Inoltre, fondandosi sull’atto di citazione il motivo di ricorso viola anche l’art. 366 c.p.c., comma 1, n. 6, atteso che non lo localizza, in questo giudizio di legittimità e nemmeno, come consente la giurisprudenza nomofilattica (Sez. U. n. 22726 del 03/11/2011 Rv. 619317-01), afferma di non averlo prodotto, indicandone la presenza nel fascicolo d’ufficio del giudizio di appello, in cui, in ipotesi, sia stato acquisito quello di primo grado ovvero nel fascicolo di pare dell’intimato, eventualmente da lui prodotto.

Ove, inoltre, non si ritenesse dirimente il profilo di inammissibilità sopra affermato, il ricorso è infondato.

L’infondatezza emerge perchè comunque la stessa difesa erariale afferma espressamente che la citazione dell’ E. pervenne all’Amministrazione (come sostiene il resistente) il 23 settembre 2009, cadente di lunedì, a fronte di una scadenza che cadeva il 22 settembre, cadente di domenica, con conseguente proroga della scadenza al giorno successivo, lunedì, e non che quel giorno la citazione venne solo consegnata all’Ufficiale Giudiziario.

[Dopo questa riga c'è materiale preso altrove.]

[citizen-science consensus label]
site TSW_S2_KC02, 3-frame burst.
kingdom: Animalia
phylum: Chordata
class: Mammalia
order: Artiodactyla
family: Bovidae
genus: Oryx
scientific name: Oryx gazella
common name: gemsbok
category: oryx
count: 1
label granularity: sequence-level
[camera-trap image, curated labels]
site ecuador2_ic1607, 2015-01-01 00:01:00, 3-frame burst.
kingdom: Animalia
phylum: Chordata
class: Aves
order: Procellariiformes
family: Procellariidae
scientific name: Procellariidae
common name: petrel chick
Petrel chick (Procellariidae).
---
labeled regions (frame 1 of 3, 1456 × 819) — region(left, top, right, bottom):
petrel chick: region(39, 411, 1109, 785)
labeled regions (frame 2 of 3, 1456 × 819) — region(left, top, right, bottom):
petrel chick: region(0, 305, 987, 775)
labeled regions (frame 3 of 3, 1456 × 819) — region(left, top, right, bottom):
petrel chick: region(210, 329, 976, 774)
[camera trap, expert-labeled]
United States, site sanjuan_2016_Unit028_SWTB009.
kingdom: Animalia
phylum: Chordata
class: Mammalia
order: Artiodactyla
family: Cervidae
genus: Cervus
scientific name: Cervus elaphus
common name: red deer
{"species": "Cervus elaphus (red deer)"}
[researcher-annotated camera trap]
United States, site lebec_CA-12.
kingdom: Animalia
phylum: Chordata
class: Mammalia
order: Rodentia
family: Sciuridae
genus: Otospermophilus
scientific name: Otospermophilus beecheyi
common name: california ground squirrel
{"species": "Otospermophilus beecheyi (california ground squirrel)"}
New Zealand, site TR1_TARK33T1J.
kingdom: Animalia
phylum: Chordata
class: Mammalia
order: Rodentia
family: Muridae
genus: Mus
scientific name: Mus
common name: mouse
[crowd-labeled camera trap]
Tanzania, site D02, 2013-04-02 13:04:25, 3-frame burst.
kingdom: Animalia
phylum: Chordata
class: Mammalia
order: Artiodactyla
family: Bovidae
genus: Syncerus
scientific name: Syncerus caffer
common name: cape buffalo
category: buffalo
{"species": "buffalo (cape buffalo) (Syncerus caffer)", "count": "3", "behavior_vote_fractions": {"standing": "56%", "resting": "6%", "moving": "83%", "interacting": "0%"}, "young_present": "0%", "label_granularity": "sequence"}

Ne consegue che alla data suddetta il decorso del termine di prescrizione era stato nuovamente validamente interrotto.

Il ricorso è, pertanto, dichiarato inammissibile.

Le spese di lite seguono la soccombenza e sono liquidate come da dispositivo, tenuto conto del valore della controversia e dell’attività processuale espletata.

Alla stregua della più recente giurisprudenza nomofilattica non deve adottarsi, stante la qualità soggettiva della parte ricorrente (Amministrazione Pubblica) alcuna statuizione circa la debenza del contributo unificato (Sez. U. n. 04315 del 20/02/2020 Rv. 657198 06), risultando lo stesso corrisposto secondo il sistema della cd. prenotazione a debito.

PQM

dichiara il ricorso inammissibile;

condanna la Presidenza del Consiglio dei Ministri al pagamento delle spese di lite, che liquida in Euro 5.100,00, oltre Euro 200,00 per esborsi, oltre rimborso forfetario al 15%, oltre CA e IVA per legge.

Così deciso in Roma, nella Camera di consiglio della Corte di Cassazione, Sezione Terza Civile, il 20 novembre 2020.